Tom’s Podcast on How to Avoid Cabin Fever – Give it a Listen!

Tom Cunliffe’s June 2024 Podcast

How to Avoid Cabin Fever

‘Love, soft as an easy chair…’ sang my watchmate for the tenth time since eight bells, following with a whistled version of what he imagined to be the next line. I thought how much better Barbara Streisand delivered the number and ground my teeth silently. 

The wretch was clearly missing his girlfriend, but why he had to load up his angst on the rest of us was beyond me. ‘Why doesn’t he finish the song,’ I thought. ‘Or better still shut up?’ 

Spike, for that was his name, and I were signed on as gash hands aboard a beaten-up vessel headed south for better weather which had so far eluded her. It was February. The gales blew, the mainsail was so old that only regular attention with the needle saved it from blowing out of its bolt ropes, and the main topsail set like a pensioned-off pillow case outward bound for the rag bag. There was simply no excuse for our skipper, a paranoid hater of his fellow men; the mate was a manic depressive while the cook could only be described as a human mistake. Faced with such morale-busting circumstances, we focsle hands had every reason to be nice to one another, yet even in our small world the atmosphere was strained. These days I can see that Spike probably disliked the way Bert left his kit lying around. I didn’t care for it myself, but Bert was an amiable sort of guy. I don’t suppose my shipmates were crazy about my practising the harmonica either but, like so many before me, I fancied myself without sin, placing responsibility for the tense ambience firmly on Spike and his endless repetition of that single tuneless phrase. 

Sailors have always had a superstition about whistling. The popular explanation is that the malefactor will whistle up a headwind, but I’m convinced the truth is different. Any vessel far from land is a potential hothouse of cabin fever. We can’t escape our companions and they are certainly stuck with us. A snatch of tune whistled over and over again can provoke reprisals varying from a quick-acting dose of paraffin in the morning tea to a shove in the back near the rail on a dark night.

The chandler’s shelves are crammed with useful instruction manuals, but no author offers simple advice on dealing with a shipmate ripe for a punch on the nose. Yet grief between humans obliged to live cheek by jowl goes back a thousand years to the days of the Norse sagas and no doubt far beyond. If you haven’t experienced aggravation on a boat yet, never fear. Sail with friends or strangers for long enough and you will. Here are a few pointers. 

Tom Cunliffe
A happy crew. Credit: Tom Cunliffe

Unhappiness is catching. Put one misery guts in a crew and you’ll soon have a handful more. The classic sign of impending cabin fever and conflict on an extended passage is when one shipmate becomes uncharacteristically quiet and introspective. Unless the sufferer has a nasty attack of dyspepsia, he is either worried about his business or, more likely, he has a wife or sweetheart back home. Either he’s feeling bad because he’s having all the fun and she’s slaving away paying the mortgage, or he’s convinced she is even now getting it on with the plumber. In either case, he’s decided he shouldn’t be here at all. The fact that he’s obviously depressed loads you, the skipper, with the suspicion that you have fallen short in leadership when you have probably done nothing of the sort. The knock-on effects are inescapable and, whether it’s sex or the office, you have a dying duck on your hands who will wear down the spirit of the troops as surely as a Jonah. It’s your job to take steps, and the best answer is somehow to get Mister Longface talking. It’s a lonely world when you’re worried, and most discontented people can’t wait to cough it all up once they find a friend. Having rooted out the problem you can at least reassure the victim. Tell him his plumber is an ugly weirdo with nasty habits, or that his wife is probably as happy to have a quiet week or three on her own as he is. If being a confessor just isn’t your bag, delegate the job to a sympathetic crew member, but you must recognise the signs and act.

....

## What to produce
Retype everything in the cabin fever text from "The chandler’s shelves" down to "a few pointers.", word for word.

## Rows of spatial question data
....

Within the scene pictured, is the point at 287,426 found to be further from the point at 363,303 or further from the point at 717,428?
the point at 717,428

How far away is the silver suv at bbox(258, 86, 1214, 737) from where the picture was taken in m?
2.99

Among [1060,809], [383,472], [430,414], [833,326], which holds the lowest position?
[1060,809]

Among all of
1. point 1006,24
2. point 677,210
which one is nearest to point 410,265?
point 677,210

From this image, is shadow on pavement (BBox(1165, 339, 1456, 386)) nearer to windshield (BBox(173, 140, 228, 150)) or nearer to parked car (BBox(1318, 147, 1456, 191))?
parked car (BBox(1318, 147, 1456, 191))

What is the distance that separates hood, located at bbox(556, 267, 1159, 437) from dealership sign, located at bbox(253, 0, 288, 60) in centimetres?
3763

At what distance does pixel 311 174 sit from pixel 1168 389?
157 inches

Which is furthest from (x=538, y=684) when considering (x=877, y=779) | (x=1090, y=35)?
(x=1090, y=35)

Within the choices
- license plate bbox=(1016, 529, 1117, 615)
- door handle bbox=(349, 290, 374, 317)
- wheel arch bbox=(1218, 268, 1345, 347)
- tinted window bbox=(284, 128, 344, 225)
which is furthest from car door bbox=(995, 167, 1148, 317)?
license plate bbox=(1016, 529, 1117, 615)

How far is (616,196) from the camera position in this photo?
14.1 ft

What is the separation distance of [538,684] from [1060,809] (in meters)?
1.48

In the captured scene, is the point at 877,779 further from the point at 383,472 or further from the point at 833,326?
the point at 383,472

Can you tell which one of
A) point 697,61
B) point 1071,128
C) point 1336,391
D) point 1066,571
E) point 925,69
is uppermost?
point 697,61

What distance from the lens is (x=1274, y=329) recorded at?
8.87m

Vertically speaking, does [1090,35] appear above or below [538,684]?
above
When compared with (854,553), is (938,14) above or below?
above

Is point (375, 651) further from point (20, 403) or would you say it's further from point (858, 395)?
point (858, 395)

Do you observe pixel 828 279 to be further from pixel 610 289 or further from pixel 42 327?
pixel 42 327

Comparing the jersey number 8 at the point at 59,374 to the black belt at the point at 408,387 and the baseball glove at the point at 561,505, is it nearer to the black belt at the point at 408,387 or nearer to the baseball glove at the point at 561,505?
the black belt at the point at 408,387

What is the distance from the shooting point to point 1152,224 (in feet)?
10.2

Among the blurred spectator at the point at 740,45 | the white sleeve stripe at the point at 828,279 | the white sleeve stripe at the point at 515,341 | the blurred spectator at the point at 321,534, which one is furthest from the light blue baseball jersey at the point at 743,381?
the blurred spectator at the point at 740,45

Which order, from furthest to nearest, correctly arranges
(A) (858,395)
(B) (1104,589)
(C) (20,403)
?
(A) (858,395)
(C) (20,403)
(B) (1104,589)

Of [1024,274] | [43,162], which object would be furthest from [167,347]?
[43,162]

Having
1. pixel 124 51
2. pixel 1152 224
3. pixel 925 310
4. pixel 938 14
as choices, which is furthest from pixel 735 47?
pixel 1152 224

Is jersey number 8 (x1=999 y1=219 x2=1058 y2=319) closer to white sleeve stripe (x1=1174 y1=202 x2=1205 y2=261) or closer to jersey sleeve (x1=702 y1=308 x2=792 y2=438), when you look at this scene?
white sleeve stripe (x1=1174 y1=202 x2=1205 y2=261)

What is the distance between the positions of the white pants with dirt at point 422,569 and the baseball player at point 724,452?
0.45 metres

....

## Written answer
The chandler’s shelves are crammed with useful instruction manuals, but no author offers simple advice on dealing with a shipmate ripe for a punch on the nose. Yet grief between humans obliged to live cheek by jowl goes back a thousand years to the days of the Norse sagas and no doubt far beyond. If you haven’t experienced aggravation on a boat yet, never fear. Sail with friends or strangers for long enough and you will. Here are a few pointers.